* START *

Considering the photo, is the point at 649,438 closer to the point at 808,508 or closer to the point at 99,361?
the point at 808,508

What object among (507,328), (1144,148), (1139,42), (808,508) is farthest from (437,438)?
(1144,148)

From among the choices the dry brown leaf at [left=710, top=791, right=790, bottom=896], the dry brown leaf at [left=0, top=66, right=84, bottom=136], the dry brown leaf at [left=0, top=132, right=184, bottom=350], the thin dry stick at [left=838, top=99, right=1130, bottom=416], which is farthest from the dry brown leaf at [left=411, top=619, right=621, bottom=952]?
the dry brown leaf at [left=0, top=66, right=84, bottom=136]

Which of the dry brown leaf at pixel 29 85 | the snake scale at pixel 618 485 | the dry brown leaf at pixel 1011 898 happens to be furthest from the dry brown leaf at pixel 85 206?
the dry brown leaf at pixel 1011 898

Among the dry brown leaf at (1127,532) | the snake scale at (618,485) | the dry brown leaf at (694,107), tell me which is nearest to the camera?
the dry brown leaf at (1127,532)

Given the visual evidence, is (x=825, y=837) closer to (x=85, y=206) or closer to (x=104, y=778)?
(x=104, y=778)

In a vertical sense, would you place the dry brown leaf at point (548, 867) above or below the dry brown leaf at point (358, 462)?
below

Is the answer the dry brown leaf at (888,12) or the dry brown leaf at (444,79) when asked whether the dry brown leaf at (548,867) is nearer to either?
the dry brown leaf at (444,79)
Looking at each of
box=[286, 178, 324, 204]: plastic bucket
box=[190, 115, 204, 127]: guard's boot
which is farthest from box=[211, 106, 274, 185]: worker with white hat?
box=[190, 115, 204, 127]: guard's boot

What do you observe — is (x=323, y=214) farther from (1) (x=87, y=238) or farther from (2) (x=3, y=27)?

* END *

*Work required*
From the "What object among" line to the close of the listing, restate each line word for word.

*Solution to this problem*
What object among (507,328), (1144,148), (1139,42), (808,508) is farthest from (437,438)?
(1144,148)

From among the choices the dry brown leaf at [left=710, top=791, right=790, bottom=896], the dry brown leaf at [left=0, top=66, right=84, bottom=136], the dry brown leaf at [left=0, top=132, right=184, bottom=350], the thin dry stick at [left=838, top=99, right=1130, bottom=416], which is farthest from the dry brown leaf at [left=411, top=619, right=621, bottom=952]?
the dry brown leaf at [left=0, top=66, right=84, bottom=136]

Which of the dry brown leaf at pixel 29 85 | the snake scale at pixel 618 485 | the dry brown leaf at pixel 1011 898 happens to be furthest from the dry brown leaf at pixel 85 206?
the dry brown leaf at pixel 1011 898

Among the dry brown leaf at (1127,532) | the snake scale at (618,485) | the dry brown leaf at (694,107), tell me which is nearest to the camera?
the dry brown leaf at (1127,532)

Given the visual evidence, is (x=825, y=837) closer to (x=85, y=206) or closer to (x=104, y=778)?
(x=104, y=778)

In a vertical sense, would you place the dry brown leaf at point (548, 867) above or below the dry brown leaf at point (358, 462)?
below

Is the answer the dry brown leaf at (888,12) or the dry brown leaf at (444,79) when asked whether the dry brown leaf at (548,867) is nearer to either?
the dry brown leaf at (444,79)
Looking at each of
box=[286, 178, 324, 204]: plastic bucket
box=[190, 115, 204, 127]: guard's boot
which is farthest from box=[211, 106, 274, 185]: worker with white hat?
box=[190, 115, 204, 127]: guard's boot

What do you observe — is (x=323, y=214) farther from (1) (x=87, y=238) or farther from (2) (x=3, y=27)?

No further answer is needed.